§ TASK DIRECTIONS
In the rows below, count the lines that contain the string "camera", with case taken into account, and reply with that number only.

§ RECORD EXCERPTS
◇ ◇ ◇ ◇ ◇ ◇ ◇
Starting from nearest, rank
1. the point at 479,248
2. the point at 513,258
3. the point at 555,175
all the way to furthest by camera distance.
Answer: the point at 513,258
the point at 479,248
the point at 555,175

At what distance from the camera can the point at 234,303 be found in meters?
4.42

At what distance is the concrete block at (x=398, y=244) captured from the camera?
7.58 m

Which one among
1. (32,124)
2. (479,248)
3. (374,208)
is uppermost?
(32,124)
◇ ◇ ◇ ◇ ◇ ◇ ◇
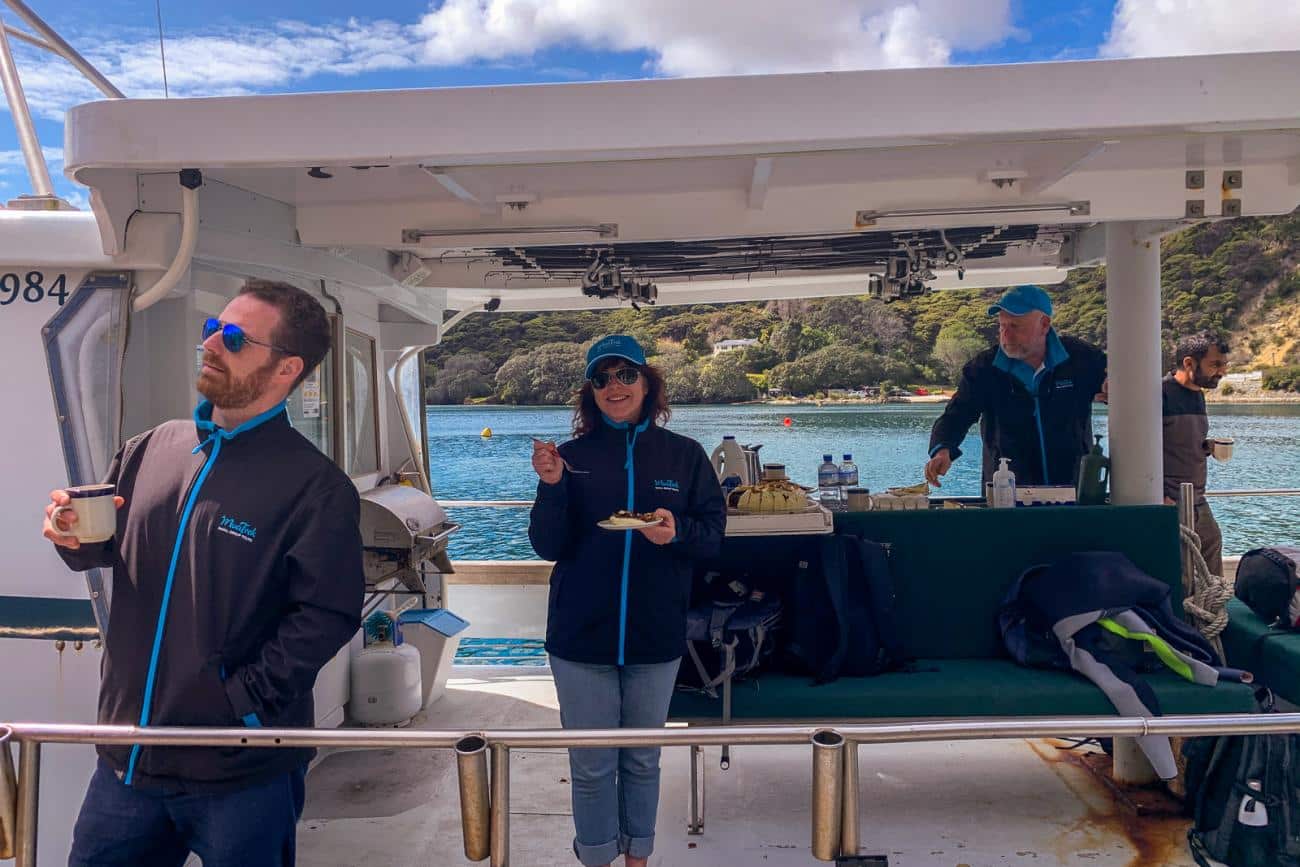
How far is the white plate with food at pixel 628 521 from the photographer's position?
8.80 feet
◇ ◇ ◇ ◇ ◇ ◇ ◇
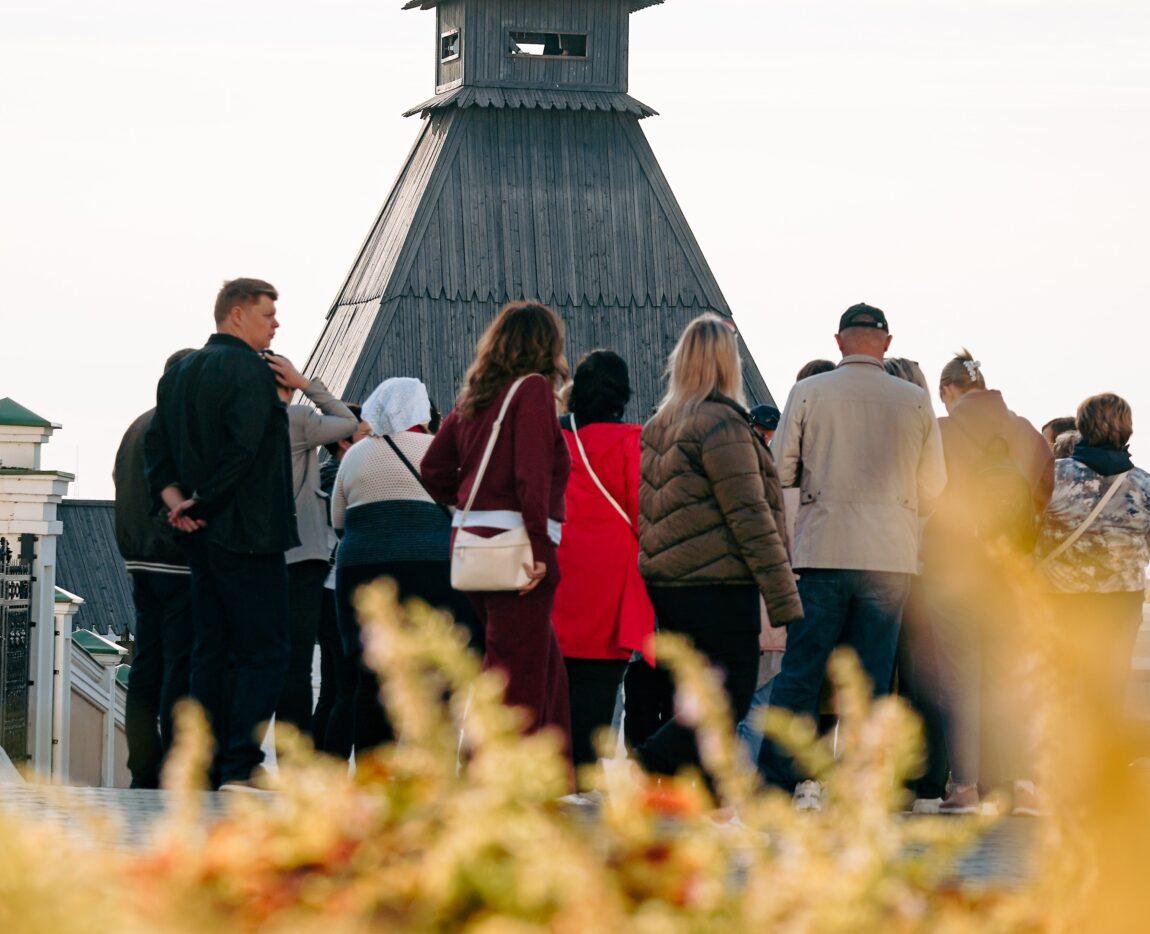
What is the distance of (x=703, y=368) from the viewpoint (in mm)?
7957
◇ ◇ ◇ ◇ ◇ ◇ ◇
§ ANSWER TO THIS EXERCISE
3